EXERCISE AIM: Copy the records from the line containing "Of the listed options" through the line containing "11.6 meters", both included, substituting "orca" for "whale" and keeping everything else the same.

SUPPLIED DATA:
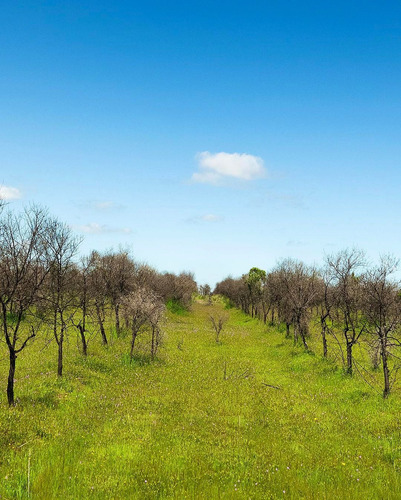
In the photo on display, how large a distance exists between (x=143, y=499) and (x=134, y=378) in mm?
12818

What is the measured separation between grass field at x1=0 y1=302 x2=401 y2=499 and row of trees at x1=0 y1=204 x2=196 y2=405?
9.43 ft

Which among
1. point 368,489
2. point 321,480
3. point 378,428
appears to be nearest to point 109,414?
point 321,480

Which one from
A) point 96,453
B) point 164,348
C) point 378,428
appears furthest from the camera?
point 164,348

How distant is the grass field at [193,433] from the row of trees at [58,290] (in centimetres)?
287

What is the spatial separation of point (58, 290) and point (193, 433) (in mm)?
12416

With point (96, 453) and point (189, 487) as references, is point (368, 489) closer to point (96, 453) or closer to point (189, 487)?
point (189, 487)

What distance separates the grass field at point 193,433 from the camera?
9719mm

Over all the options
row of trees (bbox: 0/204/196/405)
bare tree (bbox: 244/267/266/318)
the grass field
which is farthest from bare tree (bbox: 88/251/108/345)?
bare tree (bbox: 244/267/266/318)

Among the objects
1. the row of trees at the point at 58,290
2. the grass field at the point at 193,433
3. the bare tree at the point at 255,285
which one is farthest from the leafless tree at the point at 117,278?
the bare tree at the point at 255,285

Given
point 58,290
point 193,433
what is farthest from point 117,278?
point 193,433

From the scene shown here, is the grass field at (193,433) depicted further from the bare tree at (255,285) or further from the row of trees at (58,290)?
the bare tree at (255,285)

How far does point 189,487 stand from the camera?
31.6ft

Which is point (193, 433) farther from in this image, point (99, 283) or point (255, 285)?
point (255, 285)

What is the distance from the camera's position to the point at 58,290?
800 inches
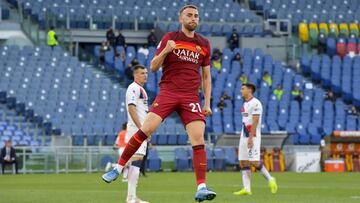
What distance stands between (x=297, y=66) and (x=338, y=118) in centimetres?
499

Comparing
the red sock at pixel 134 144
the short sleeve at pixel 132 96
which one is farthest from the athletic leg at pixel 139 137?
the short sleeve at pixel 132 96

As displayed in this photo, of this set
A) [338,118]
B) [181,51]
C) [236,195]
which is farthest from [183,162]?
[181,51]

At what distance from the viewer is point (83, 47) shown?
49.6 m

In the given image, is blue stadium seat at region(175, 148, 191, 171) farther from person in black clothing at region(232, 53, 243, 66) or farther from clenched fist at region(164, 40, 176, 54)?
clenched fist at region(164, 40, 176, 54)

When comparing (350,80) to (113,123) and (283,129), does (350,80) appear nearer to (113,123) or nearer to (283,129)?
(283,129)

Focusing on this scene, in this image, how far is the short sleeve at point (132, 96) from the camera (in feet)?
59.1

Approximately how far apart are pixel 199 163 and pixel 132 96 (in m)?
4.02

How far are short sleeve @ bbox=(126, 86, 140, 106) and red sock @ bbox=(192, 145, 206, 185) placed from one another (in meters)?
3.84

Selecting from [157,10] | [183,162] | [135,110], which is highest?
[157,10]

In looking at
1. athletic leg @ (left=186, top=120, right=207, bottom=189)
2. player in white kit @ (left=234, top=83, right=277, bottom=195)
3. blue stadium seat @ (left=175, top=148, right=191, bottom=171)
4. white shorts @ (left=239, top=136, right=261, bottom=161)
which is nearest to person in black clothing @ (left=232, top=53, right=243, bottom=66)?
blue stadium seat @ (left=175, top=148, right=191, bottom=171)

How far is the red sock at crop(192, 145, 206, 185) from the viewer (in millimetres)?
14180

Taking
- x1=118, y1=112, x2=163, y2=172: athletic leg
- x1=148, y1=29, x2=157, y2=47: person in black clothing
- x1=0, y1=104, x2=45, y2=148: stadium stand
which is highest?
x1=148, y1=29, x2=157, y2=47: person in black clothing

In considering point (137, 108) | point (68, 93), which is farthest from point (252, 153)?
point (68, 93)

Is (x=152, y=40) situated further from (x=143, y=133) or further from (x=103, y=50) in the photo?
(x=143, y=133)
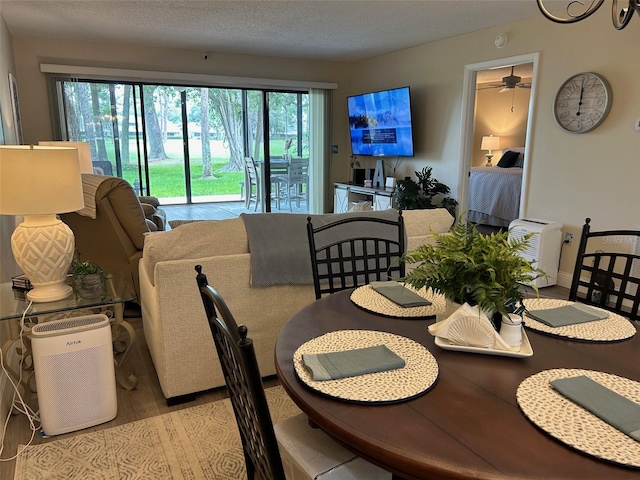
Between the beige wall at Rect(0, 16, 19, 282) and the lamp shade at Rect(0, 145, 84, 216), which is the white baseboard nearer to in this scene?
the lamp shade at Rect(0, 145, 84, 216)

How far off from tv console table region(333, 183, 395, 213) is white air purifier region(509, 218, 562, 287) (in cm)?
192

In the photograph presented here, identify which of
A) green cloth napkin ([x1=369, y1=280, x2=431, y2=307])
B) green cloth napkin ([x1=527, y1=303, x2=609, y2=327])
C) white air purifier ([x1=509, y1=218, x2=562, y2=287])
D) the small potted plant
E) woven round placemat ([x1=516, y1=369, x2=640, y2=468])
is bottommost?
white air purifier ([x1=509, y1=218, x2=562, y2=287])

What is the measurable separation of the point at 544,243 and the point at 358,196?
3.19 meters

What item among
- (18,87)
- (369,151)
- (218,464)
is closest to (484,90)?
(369,151)

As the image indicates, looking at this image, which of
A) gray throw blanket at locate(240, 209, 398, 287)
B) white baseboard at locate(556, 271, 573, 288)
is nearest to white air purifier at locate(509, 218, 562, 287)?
white baseboard at locate(556, 271, 573, 288)

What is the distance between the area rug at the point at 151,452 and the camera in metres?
1.86

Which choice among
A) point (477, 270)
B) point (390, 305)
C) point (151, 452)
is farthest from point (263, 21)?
point (477, 270)

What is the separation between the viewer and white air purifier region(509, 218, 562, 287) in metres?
4.03

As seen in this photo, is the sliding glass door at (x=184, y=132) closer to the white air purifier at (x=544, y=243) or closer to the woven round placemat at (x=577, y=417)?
the white air purifier at (x=544, y=243)

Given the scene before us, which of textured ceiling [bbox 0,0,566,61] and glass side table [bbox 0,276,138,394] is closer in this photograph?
glass side table [bbox 0,276,138,394]

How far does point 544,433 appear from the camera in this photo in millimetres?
925

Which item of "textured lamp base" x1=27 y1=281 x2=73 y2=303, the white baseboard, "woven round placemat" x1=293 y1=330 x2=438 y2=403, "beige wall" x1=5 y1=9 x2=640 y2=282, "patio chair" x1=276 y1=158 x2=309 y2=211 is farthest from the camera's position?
"patio chair" x1=276 y1=158 x2=309 y2=211

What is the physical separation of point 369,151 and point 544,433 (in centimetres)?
588

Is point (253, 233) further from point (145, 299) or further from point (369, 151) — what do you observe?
point (369, 151)
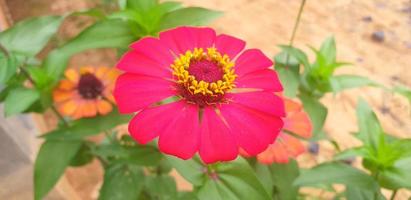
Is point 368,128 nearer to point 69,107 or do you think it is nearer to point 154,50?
point 154,50

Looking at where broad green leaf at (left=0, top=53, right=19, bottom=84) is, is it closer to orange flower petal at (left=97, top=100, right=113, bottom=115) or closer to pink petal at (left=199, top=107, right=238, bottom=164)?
orange flower petal at (left=97, top=100, right=113, bottom=115)

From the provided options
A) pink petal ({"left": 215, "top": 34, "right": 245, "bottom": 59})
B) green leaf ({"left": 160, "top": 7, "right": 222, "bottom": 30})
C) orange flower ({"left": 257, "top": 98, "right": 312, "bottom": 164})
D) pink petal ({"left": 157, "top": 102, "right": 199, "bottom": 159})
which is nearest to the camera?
pink petal ({"left": 157, "top": 102, "right": 199, "bottom": 159})

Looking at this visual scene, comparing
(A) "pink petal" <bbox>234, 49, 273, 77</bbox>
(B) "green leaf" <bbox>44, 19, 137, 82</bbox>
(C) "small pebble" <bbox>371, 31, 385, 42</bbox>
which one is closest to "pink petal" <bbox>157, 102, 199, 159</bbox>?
(A) "pink petal" <bbox>234, 49, 273, 77</bbox>

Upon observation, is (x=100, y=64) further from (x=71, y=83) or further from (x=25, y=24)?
(x=25, y=24)

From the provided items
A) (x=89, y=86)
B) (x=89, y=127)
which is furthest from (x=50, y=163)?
(x=89, y=86)

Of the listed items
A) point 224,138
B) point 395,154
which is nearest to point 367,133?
point 395,154
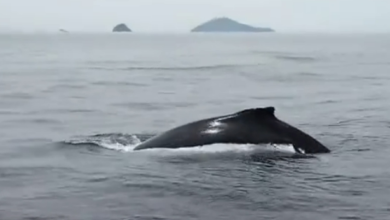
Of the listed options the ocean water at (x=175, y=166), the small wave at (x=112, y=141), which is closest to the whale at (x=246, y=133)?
the ocean water at (x=175, y=166)

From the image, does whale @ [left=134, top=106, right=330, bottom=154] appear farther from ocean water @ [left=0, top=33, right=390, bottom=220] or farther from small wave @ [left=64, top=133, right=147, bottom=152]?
small wave @ [left=64, top=133, right=147, bottom=152]

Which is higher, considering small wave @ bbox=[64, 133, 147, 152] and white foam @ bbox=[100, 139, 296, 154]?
white foam @ bbox=[100, 139, 296, 154]

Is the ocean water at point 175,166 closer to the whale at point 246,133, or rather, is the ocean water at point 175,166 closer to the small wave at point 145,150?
the small wave at point 145,150

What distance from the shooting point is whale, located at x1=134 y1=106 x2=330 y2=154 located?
11.6 meters

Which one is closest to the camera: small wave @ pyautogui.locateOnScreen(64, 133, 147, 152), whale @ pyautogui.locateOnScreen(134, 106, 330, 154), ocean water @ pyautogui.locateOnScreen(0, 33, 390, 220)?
ocean water @ pyautogui.locateOnScreen(0, 33, 390, 220)

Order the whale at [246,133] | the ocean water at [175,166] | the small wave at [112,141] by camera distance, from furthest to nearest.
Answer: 1. the small wave at [112,141]
2. the whale at [246,133]
3. the ocean water at [175,166]

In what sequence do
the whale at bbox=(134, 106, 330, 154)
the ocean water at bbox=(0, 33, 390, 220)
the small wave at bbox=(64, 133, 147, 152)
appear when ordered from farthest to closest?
1. the small wave at bbox=(64, 133, 147, 152)
2. the whale at bbox=(134, 106, 330, 154)
3. the ocean water at bbox=(0, 33, 390, 220)

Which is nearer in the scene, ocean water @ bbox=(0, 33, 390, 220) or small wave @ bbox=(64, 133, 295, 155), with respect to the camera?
ocean water @ bbox=(0, 33, 390, 220)

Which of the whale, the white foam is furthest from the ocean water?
the whale

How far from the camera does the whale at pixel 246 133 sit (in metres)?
11.6

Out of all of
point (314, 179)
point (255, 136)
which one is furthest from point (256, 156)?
point (314, 179)

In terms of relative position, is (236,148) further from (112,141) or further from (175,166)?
(112,141)

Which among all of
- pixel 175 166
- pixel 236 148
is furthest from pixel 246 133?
pixel 175 166

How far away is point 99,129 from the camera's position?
16.2 m
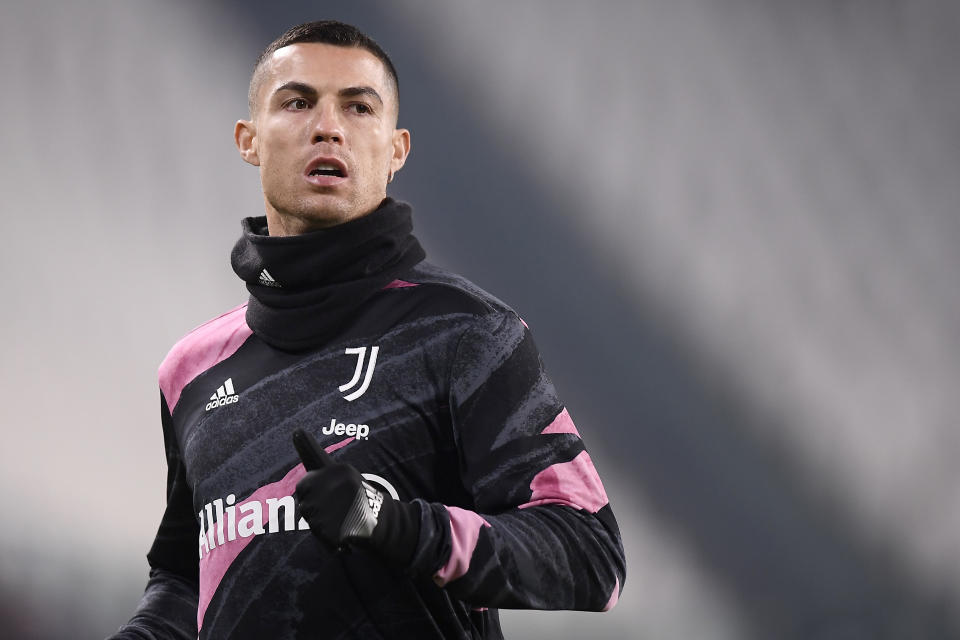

CORRECT RESPONSE:
Of the listed options the ocean water at (x=175, y=166), the small wave at (x=112, y=141), which is closest to the orca at (x=246, y=133)?
the ocean water at (x=175, y=166)

From the image, does orca @ [left=134, top=106, right=330, bottom=154] appear farther from ocean water @ [left=0, top=33, right=390, bottom=220] or farther from small wave @ [left=64, top=133, right=147, bottom=152]?
small wave @ [left=64, top=133, right=147, bottom=152]

Which is higher, considering small wave @ bbox=[64, 133, 147, 152] and white foam @ bbox=[100, 139, 296, 154]?
white foam @ bbox=[100, 139, 296, 154]

Is the ocean water at point 175,166 closer to the orca at point 246,133, or rather, is the ocean water at point 175,166 closer to the small wave at point 145,150?
the small wave at point 145,150

What distance from the shooting point is orca, located at x1=134 y1=106 x2=330 y2=154 located?
11.6 meters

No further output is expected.